Two North Riverside Plaza
Chicago, IL 60606
Attention: General Counsel and William Pate
Telephone: (312) 454-0100
Facsimile: (312) 454-0335
with a copy to
Skadden, Arps, Slate, Meagher & Flom LLP
333 West Wacker Drive
Suite 2100
Chicago, IL 60606
Attention:      Peter C. Krupp
                      Susan S. Hassan
Facsimile:      312-407-0411
               (c) Either party may change the address to which correspondence
to it is to be addressed by written notification as provided for herein.

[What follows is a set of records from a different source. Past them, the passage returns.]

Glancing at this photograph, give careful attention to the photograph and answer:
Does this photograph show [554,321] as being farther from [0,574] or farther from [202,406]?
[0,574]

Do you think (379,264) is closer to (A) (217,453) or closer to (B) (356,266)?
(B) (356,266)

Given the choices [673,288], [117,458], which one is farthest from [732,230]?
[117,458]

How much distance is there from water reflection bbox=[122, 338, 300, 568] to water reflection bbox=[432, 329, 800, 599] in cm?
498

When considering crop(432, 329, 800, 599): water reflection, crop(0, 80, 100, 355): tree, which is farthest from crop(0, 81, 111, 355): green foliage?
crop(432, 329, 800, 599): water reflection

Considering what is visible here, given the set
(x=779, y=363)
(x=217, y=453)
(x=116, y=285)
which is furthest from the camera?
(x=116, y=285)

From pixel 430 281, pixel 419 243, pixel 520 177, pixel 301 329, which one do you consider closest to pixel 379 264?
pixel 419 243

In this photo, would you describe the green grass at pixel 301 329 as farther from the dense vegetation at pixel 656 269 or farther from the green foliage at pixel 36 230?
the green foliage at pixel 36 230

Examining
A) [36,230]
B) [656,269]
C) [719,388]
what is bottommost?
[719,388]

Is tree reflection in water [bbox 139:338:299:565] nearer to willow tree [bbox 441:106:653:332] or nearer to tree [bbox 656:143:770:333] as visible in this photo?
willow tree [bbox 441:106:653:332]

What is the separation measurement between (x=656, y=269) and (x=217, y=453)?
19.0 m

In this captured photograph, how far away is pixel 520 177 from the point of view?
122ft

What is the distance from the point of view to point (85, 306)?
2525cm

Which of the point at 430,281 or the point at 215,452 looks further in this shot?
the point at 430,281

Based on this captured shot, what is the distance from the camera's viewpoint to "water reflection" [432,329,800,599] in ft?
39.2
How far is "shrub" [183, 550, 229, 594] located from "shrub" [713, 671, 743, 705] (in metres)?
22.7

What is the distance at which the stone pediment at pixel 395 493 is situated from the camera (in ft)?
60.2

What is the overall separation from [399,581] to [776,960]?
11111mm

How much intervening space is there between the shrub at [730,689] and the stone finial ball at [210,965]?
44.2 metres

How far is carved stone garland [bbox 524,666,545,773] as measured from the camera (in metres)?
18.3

          9.6 Captions. The captions and paragraph headings of this Agreement
are solely for the convenience of reference and shall not affect its
interpretation.
          9.7 Severability. Should any part or provision of this Agreement be
held unenforceable or in conflict with the applicable Laws of any jurisdiction,
the invalid or unenforceable part or provisions shall be replaced with a
provision which accomplishes, to the extent possible, the original business
purpose of such part or provision in a valid and enforceable manner, and the
remainder of this Agreement shall remain binding upon the parties hereto.
          9.8 Governing Law; Consent to Jurisdiction; Waiver of Jury Trial;
Injunctive Relief.
               (a) This Agreement shall be governed by and construed in
accordance with the internal and substantive laws of the State of Delaware
without regard to any conflicts of laws concepts which would apply the
substantive law of some other jurisdiction.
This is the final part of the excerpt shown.